Staying Chup Or Not?
Starring: Dulquer Salmaan, Sunny Deol, Pooja Bhatt and Shreya Dhanwanthary
Director: R. Balki
Producers: Rakesh Jhunjhunwala, Anil Naidu, Dr. Jayantilal Gada (Pen Studios) & Gauri Shinde
Music Director: S.D. Burman, Amit Trivedi, Sneha Khanwalkar, and Aman Pant
I fear for my life when I write this review. Or should I not?
Well, if I was one of the film critics featured in Chup, I wouldn’t know. I might just be a target. And I could be slaughtered in the way I use my words in the review. So, R Balki, Rishi Virmani and Raja Sen, be with me.

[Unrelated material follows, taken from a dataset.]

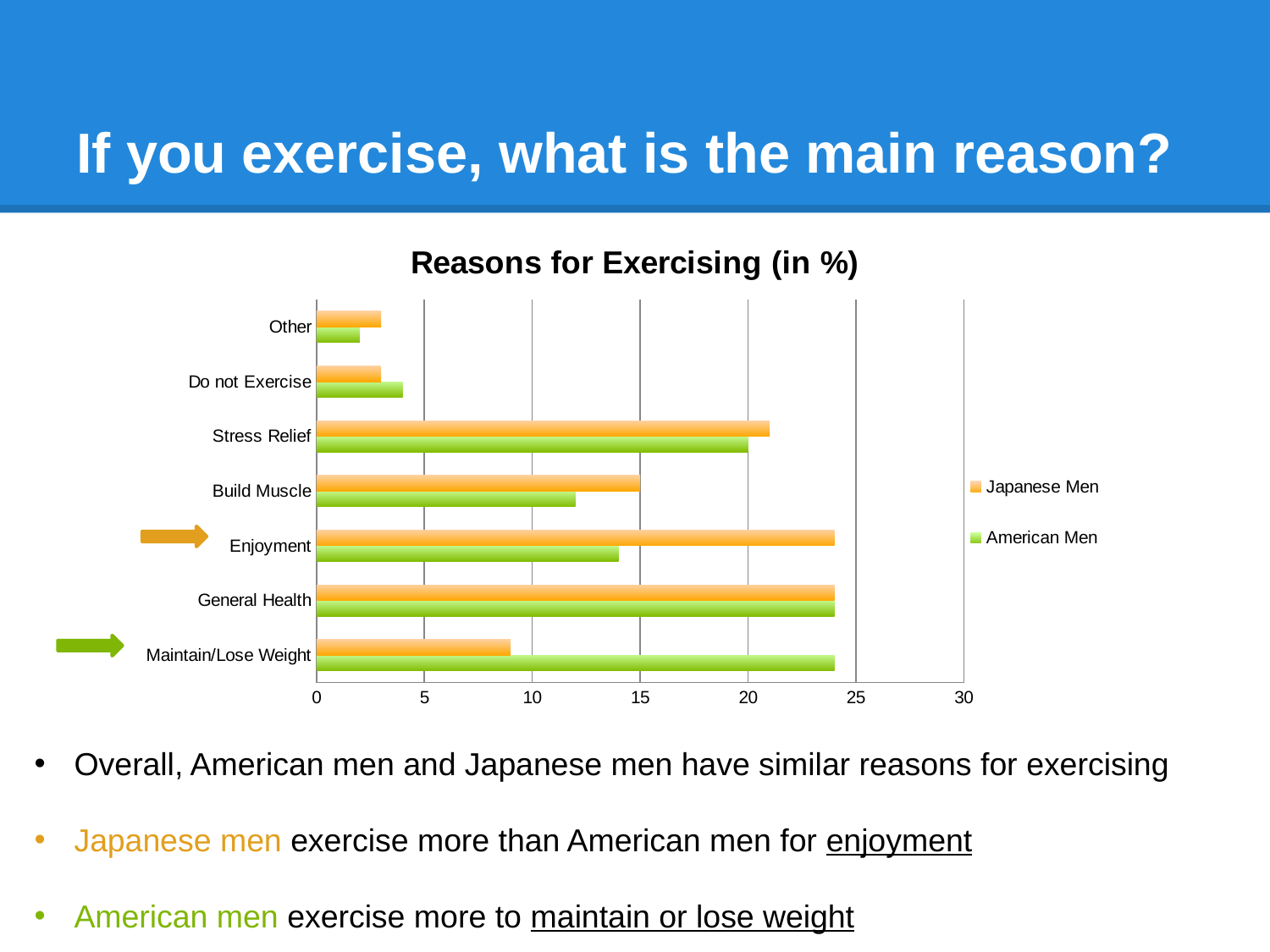
What is the value for American Men for Stress Relief? 20 Is the value for American Men for Build Muscle greater or less than 15? less Which category has the lowest value for American Men? Other Is the value for Japanese Men for Maintain/Lose Weight greater or less than 10? less What is the value for Japanese Men for Build Muscle? 15 What is the title of the chart? Reasons for Exercising (in %) How many series does the legend list? 2 How many reason categories are plotted on the chart? 7 Is the value for Japanese Men for Enjoyment greater or less than 20? greater For Maintain/Lose Weight, which series has the larger value, Japanese Men or American Men? American Men For Enjoyment, which series has the larger value, Japanese Men or American Men? Japanese Men What kind of chart is shown on the slide? bar chart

Guru Dutt is one of my favourite film makers. For being a visionary and being born in a world that understood him on hindsight. He was futuristic back then and the world was still to catch up to his sensibilities.
The film’s protagonist, the twisted Danny, played by the superbly talented Dulquer Salmaan, idolises Guru Dutt and eerily mixes up his hero’s onscreen/offscreen pathos justifying his own life and its murderous choices. Each gory murder of a film critic is an episode in blood, gore, dark creativity and horror. If one of the victims is slashed neatly in his own washroom, the other is strewn apart in a cricket field and another scattered under a moving train. Not for those with delicate sensibilities because like you’d pause the gory scenes on OTT, this one on the big screen has to be endured through. Anyway, web serials have immunized us to watch blood, gore and dismembered body parts, so we are safe there.
That Danny is a florist, softens the blood and the gore of the narrative. The flower store, the tulips, the softness of it all and his budding romance with Nila, played by Dubai girl Shreya Dhanwantary are momentary respites from the simmering crime in its underbelly. Like the Bharatiraja film Sigappu Rojakkal ( later remade in Hindi as Red Rose) where the gory crime is buried above red roses, the protagonist’s character is juxtaposed between his poetic sensibility as a florist and romantic and a psychopathic killer.
The two cups of tea Danny has, be it in his beautiful garden or in the Iranian chai shop, defines the two murmurs in his head of two distinctly different personalities, a psychopathic killer and a lover living in one body. Needless to say that the murderous one subdues the lover all the time.
Right from the beginning, the audience knows who the killer is. Thanks to the way, trailers are cut these days, instead of being intriguing, they end up summarizing the film. So, now we are only waiting to see when he’ll get caught, die or flee the country looking for fresher victims. And one of this happens in the end. Also childhood trauma, one of the commonest causes of errant behavior makes an appearance justifying the delinquency.
Despite its problems, DQ holds the film together with his focus on the two characters he plays out. Shreya fulfills her role as a journalist and horror stricken lover. Sunny Deol as a sinewed cop suits his character and I wish that Pooja Bhatt’s small but effective role was longer. The refreshing part of the film is actor Saranya who is depicted blind but feisty.
What struck me was the film critics are deemed so important to be targeted and killed in this way. It is flattering and in some eerie way, the film awards a lot of importance to them. From a film-maker’s point of view, do you still think that a film critic can still make or break a film ? What about paid reviewers, unqualified reviewers, influencers and really anyone with good insta following giving the film a verdict. Do we take film reviews seriously anymore? Aren’t we living in a world where most people with a large social media following think, he or she is a film critic? Or a food or a make-up expert? In that space, do you stay Chup or not, is the question.